Retype every entry exactly, character for character.

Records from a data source
________________________

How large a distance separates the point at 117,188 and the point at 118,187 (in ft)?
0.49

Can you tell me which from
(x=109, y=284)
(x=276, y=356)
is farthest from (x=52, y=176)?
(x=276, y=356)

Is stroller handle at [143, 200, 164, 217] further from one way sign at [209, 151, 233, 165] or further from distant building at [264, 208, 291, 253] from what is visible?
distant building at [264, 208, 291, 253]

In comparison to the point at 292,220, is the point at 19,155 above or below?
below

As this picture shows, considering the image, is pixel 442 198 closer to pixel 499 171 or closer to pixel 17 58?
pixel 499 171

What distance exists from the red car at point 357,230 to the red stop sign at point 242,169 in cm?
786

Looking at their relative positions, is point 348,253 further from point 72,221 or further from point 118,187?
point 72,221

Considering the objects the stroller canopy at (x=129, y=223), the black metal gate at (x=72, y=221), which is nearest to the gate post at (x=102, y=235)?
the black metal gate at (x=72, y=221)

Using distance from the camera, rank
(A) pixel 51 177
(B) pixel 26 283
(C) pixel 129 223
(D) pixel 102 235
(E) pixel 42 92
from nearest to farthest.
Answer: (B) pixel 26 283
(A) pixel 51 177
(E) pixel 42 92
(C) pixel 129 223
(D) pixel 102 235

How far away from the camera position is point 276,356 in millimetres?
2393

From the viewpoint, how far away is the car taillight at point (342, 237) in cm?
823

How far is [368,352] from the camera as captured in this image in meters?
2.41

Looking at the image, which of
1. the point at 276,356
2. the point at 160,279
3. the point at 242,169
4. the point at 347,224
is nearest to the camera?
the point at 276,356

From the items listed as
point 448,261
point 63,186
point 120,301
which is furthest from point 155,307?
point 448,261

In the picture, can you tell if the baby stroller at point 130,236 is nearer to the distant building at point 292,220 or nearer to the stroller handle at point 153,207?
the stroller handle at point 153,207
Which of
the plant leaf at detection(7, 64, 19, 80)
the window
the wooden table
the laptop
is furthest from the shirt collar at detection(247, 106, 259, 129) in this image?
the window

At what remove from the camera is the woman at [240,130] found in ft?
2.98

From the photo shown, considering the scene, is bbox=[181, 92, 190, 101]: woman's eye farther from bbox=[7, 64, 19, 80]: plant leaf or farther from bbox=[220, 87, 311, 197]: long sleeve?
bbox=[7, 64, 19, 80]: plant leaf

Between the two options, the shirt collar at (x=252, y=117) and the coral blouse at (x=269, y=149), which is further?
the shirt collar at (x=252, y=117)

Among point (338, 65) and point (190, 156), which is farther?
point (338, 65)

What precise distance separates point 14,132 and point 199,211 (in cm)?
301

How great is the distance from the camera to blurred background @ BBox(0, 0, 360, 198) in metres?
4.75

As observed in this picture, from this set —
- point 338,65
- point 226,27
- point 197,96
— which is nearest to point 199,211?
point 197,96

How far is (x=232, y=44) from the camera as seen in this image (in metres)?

________________________

*Exercise solution*
How large a distance separates the point at 117,188 and the point at 118,187 (in ft)?
0.49

Can you tell me which from
(x=109, y=284)
(x=276, y=356)
is farthest from (x=52, y=176)?
(x=276, y=356)

Is stroller handle at [143, 200, 164, 217] further from one way sign at [209, 151, 233, 165] or further from distant building at [264, 208, 291, 253] from what is visible?
distant building at [264, 208, 291, 253]

In comparison to the point at 292,220, is the point at 19,155 above or below?
below

As this picture shows, considering the image, is pixel 442 198 closer to pixel 499 171 or closer to pixel 17 58?
pixel 499 171

What distance exists from the red car at point 357,230 to the red stop sign at point 242,169 in cm?
786

Looking at their relative positions, is point 348,253 further from point 72,221 or further from point 118,187?
point 72,221

Considering the objects the stroller canopy at (x=129, y=223), the black metal gate at (x=72, y=221), which is nearest to the gate post at (x=102, y=235)?
the black metal gate at (x=72, y=221)

Using distance from the camera, rank
(A) pixel 51 177
(B) pixel 26 283
(C) pixel 129 223
(D) pixel 102 235
(E) pixel 42 92
from nearest to farthest.
Answer: (B) pixel 26 283
(A) pixel 51 177
(E) pixel 42 92
(C) pixel 129 223
(D) pixel 102 235

How far away from the camera position is point 276,356 in millimetres?
2393

From the viewpoint, how far away is the car taillight at point (342, 237) in cm?
823

How far is [368,352] from the camera as captured in this image in meters?
2.41

Looking at the image, which of
1. the point at 276,356
2. the point at 160,279
3. the point at 242,169
4. the point at 347,224
is nearest to the camera?
the point at 276,356

From the items listed as
point 448,261
point 63,186
point 120,301
which is furthest from point 155,307?
point 448,261

In the picture, can you tell if the baby stroller at point 130,236 is nearer to the distant building at point 292,220 or nearer to the stroller handle at point 153,207?
the stroller handle at point 153,207
Which of
the plant leaf at detection(7, 64, 19, 80)
the window
the wooden table
the laptop
is furthest from the shirt collar at detection(247, 106, 259, 129) in this image?
the window

At what remove from the camera is the woman at [240,130] found in ft?
2.98

From the photo shown, considering the scene, is bbox=[181, 92, 190, 101]: woman's eye farther from bbox=[7, 64, 19, 80]: plant leaf or farther from bbox=[220, 87, 311, 197]: long sleeve?
bbox=[7, 64, 19, 80]: plant leaf

Between the two options, the shirt collar at (x=252, y=117) and the coral blouse at (x=269, y=149), which is further?
the shirt collar at (x=252, y=117)

Among point (338, 65) and point (190, 156), which is farther?
point (338, 65)

What precise distance separates point 14,132 and point 199,211 (in cm)?
301

How great is the distance from the camera to blurred background @ BBox(0, 0, 360, 198) in metres?
4.75

As observed in this picture, from this set —
- point 338,65
- point 226,27
- point 197,96
— which is nearest to point 199,211?
point 197,96

How far is (x=232, y=44) from the camera as seen in this image (in metres)?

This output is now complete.